The ECU 30 calculates a target injection state based on input signals indicative of operating condition of the engine. The target injection state may be shown by at least one of a number of injection stages, an injection start timing, an injection finish timing, and a fuel injection amount. The input signals may include at least one of an operated amount of an accelerator, an engine load, and an engine rotation speed NE, etc. For example, the ECU 30 may have a section or module that can set the target injection state based on a map. The map may store the optimal injection state corresponding to the operating condition of the engine, such as an engine load and an engine rotation speed. In this case, the apparatus provided by the ECU 30 calculates the target injection state by looking up the map based on present values of the engine load and the engine rotation speed. Then, the apparatus sets injection command signals corresponding to the calculated target injection state based on injection rate parameters td, te, Rα (R-Alpha), Rβ (R-Beta), and Rmax. The injection command signals may be defined by parameters such as t1, t2 and Tq shown in FIG. 2. The apparatus outputs the injection command signals to the injectors 10 and controls the injectors 10. A leading edge of the injection command signal defines a start timing t1 of injection and may be referred to as an injection start command signal. Duration of the injection command signal defines an amount of injected fuel. A trailing edge of the injection command signal defines a finish timing t2 of injection and may be referred to as an injection finish command signal.

> **Problems and tasks**
#1 Which injection rate parameters does the fuel injection passage name as the basis for setting the injection command signals?
#2 Please convert the listing, from its first line through the line containing "What is the label", into a Markdown table with the columns Nr and Line, leaving out blank lines.

> **Stored data**

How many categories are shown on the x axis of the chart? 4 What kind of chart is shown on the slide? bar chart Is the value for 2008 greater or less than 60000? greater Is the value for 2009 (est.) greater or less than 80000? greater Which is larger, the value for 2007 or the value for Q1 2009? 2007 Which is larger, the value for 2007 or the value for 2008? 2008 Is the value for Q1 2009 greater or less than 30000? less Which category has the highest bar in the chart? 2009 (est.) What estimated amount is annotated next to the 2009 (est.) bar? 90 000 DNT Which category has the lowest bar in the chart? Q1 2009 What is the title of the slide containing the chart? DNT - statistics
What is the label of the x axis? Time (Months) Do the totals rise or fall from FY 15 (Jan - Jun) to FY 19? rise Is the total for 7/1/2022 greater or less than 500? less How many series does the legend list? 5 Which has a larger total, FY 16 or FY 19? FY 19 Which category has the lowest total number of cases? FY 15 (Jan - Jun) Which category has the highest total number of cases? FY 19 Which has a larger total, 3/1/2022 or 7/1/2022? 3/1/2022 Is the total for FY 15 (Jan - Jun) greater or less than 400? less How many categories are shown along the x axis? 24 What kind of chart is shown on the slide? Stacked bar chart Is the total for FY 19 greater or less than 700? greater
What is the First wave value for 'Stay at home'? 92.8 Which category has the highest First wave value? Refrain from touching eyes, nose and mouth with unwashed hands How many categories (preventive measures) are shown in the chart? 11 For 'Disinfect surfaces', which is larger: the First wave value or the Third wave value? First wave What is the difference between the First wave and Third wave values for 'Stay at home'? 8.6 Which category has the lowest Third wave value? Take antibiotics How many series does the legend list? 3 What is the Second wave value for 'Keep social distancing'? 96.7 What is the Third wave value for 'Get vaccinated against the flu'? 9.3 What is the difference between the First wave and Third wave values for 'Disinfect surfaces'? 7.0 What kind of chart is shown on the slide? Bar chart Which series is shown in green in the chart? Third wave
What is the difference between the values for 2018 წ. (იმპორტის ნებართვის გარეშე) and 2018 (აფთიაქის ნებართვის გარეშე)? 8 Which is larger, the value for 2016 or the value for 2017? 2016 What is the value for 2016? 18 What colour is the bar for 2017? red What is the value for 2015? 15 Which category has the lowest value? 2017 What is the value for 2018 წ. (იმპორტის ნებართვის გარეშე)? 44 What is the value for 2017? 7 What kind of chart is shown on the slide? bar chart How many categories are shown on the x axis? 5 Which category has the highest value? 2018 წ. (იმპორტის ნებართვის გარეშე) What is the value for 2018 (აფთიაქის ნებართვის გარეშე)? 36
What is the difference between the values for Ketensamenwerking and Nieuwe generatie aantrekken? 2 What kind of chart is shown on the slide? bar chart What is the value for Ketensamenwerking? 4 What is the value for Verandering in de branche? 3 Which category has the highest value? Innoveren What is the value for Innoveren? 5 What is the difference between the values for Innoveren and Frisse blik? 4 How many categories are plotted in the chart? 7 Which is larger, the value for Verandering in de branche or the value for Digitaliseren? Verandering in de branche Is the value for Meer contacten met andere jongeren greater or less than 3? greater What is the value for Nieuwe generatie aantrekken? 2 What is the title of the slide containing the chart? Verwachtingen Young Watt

> **Expected responses**
#1 td, te, Rα (R-Alpha), Rβ (R-Beta), and Rmax

#2
| Nr | Line |
|---|---|
| 1 | How many categories are shown on the x axis of the chart? 4 What kind of chart is shown on the slide? bar chart Is the value for 2008 greater or less than 60000? greater Is the value for 2009 (est.) greater or less than 80000? greater Which is larger, the value for 2007 or the value for Q1 2009? 2007 Which is larger, the value for 2007 or the value for 2008? 2008 Is the value for Q1 2009 greater or less than 30000? less Which category has the highest bar in the chart? 2009 (est.) What estimated amount is annotated next to the 2009 (est.) bar? 90 000 DNT Which category has the lowest bar in the chart? Q1 2009 What is the title of the slide containing the chart? DNT - statistics |
| 2 | What is the label of the x axis? Time (Months) Do the totals rise or fall from FY 15 (Jan - Jun) to FY 19? rise Is the total for 7/1/2022 greater or less than 500? less How many series does the legend list? 5 Which has a larger total, FY 16 or FY 19? FY 19 Which category has the lowest total number of cases? FY 15 (Jan - Jun) Which category has the highest total number of cases? FY 19 Which has a larger total, 3/1/2022 or 7/1/2022? 3/1/2022 Is the total for FY 15 (Jan - Jun) greater or less than 400? less How many categories are shown along the x axis? 24 What kind of chart is shown on the slide? Stacked bar chart Is the total for FY 19 greater or less than 700? greater |